Turning our attention to Case Planning, Tracy notes that this aspect has taken up most of their time and attention. He furthers that any child in state custody requires a preliminary case plan that’s used to specify educational goals and performance for each individual student. Tracy moves on to say that they “have also implemented, or are implementing a new process for getting records,” through a new protocol that’s specific in terms of students’ attendance, achievement, behavior and stability.
Lastly, Tracy mentions how they will inspect their own DCF facilities and develop a report of the educational needs for all of the students who attend their schools, and proposes to return at the end of the school year with a completed update and preview of their results. Tracy concluded his presentation with how their program is focused on the “issue of engagement and motivation [because it] is generally overlooked in our school reform efforts in Connecticut.” Tracy’s presentation provided an insightful vision for things to come, and its adagio progress and process seemed to stir a little skepticism due to the overwhelming challenges of its goals.
The meeting then shifted its lead to the voice of David Kennedy, who introduced AGT’s newly published strategy to eliminate the achievement gap in a Drafted Master Plan. This plan outlines, explains and identifies 17 key ingredients that are divided into two major categories of: conditions inside and outside of school, which will, in theory, bridge educational gaps. Kennedy explains that this Master Plan develops a “recipe, a kind of very poor analogy, but I do enjoy cooking … of all the components that are going to be needed to close and end the achievement gap in Connecticut.” The Master Plan includes teacher and administrative preparation guides and practices, grids on results and measurements, plan and policy recommendations, among many more strategies aimed at bridging the achievement gap.

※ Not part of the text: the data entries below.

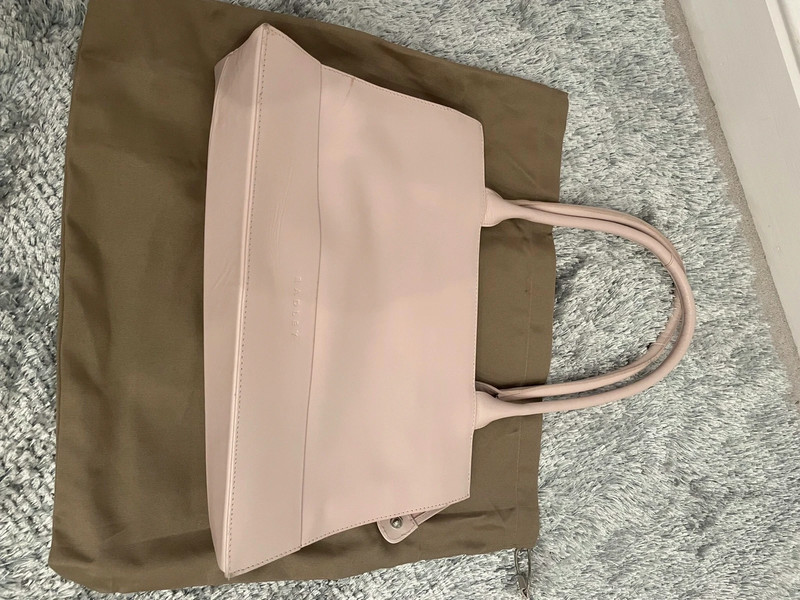 Radley discount pink handbag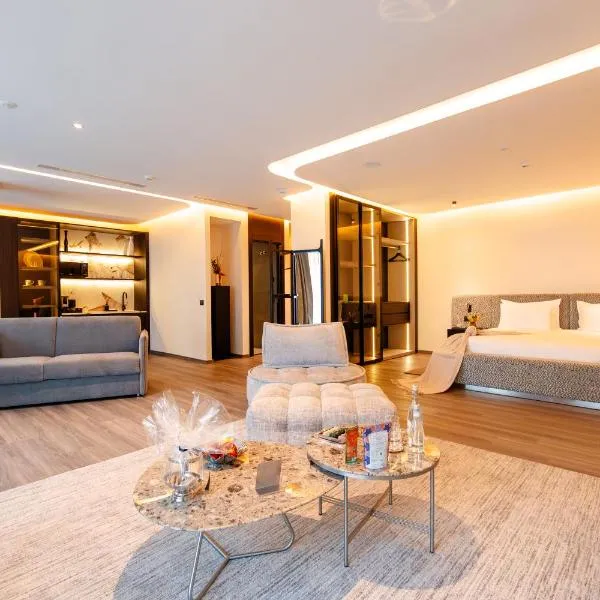 Suites By Le Rêve, hotel sa Tanger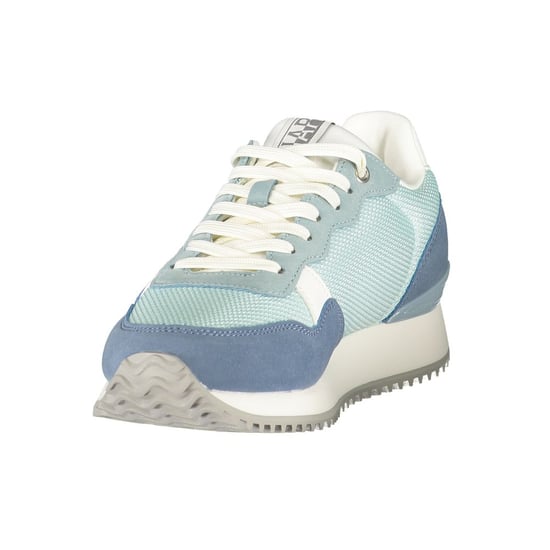 Napapijri Azzurro Polyester Damen Sneaker - Image 3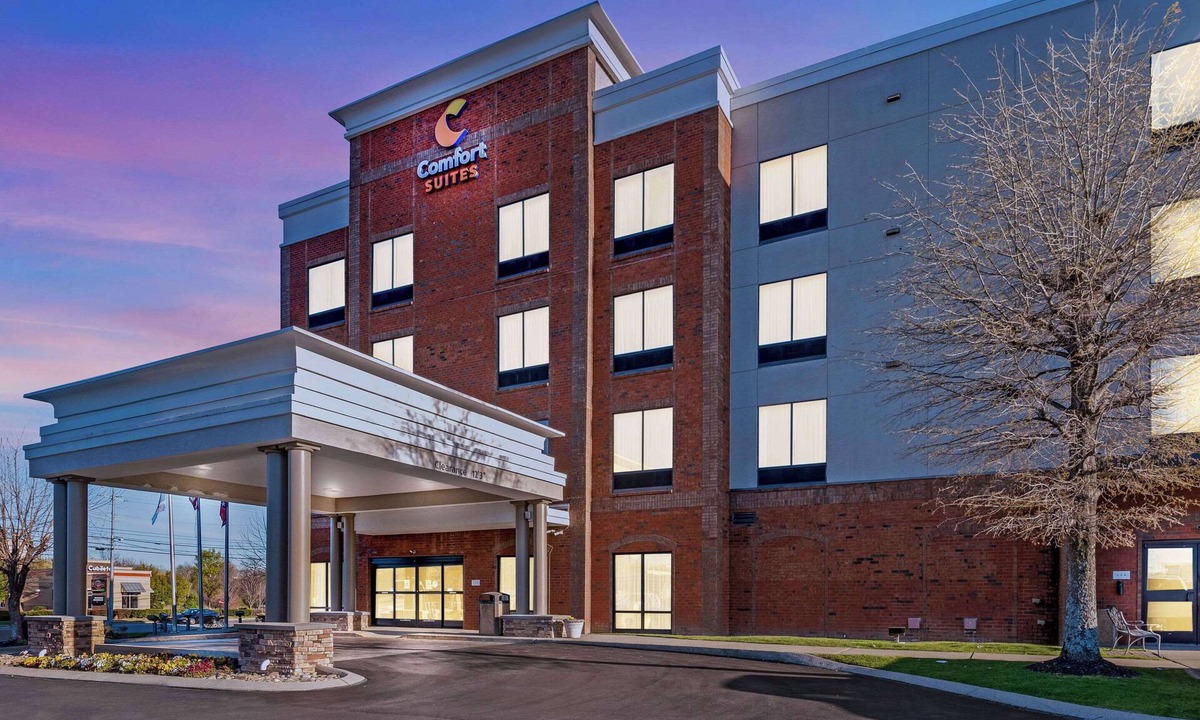 Murfreesboro Hotel | Comfort Suites Murfreesboro Shopping District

Throughout the rollout of AGT’s Master Plan, I couldn’t help but relate it to Whatever It Takes, because the ideas and structures seemed to bounce back and forth among specialized education plans and central schooling models, practices and approaches, along the similar veins of Geoffrey Canada‘s thinking. Kennedy stressed how their plan’s “focus is not education reform, [it’s] about ending the achievement gap.” The plan is to intervene with families and provide early care and education, much like HCZ. However, Kennedy furthers that the “achievement and opportunity gap exists because of economic disparities,” which Connecticut has yet to report on. The plan describes the conditions that need to change inside of school, such as training teachers to address the achievement gap and how to engage English language learners, a curriculum that is designed to close educational gaps, and an investigation into the role of time over the course of both school days and summer vacations. These notions are coupled with the conditions that will need to change outside of school, which include early care and education, family engagement, affordable housing and addressing the issues and challenges of poverty.
As the presentation-update came to a closure, it’s emphasized that the plan isn’t about education reform or failures in schoolhouses, it’s about recognizing that the achievement gap is a statewide and communitywide concern, and addresses and acknowledges the academic challenges in different communities through a broader lens. The AGT was very proud to announce the publication of their newly scripted plan because it was a product of hundreds of meetings over the past couple of years that includes four years of data input. Their ideas were very refreshing and uplifting, but will be interesting to see if this paper-based plan develops into Connecticut’s systemwide educational praxis.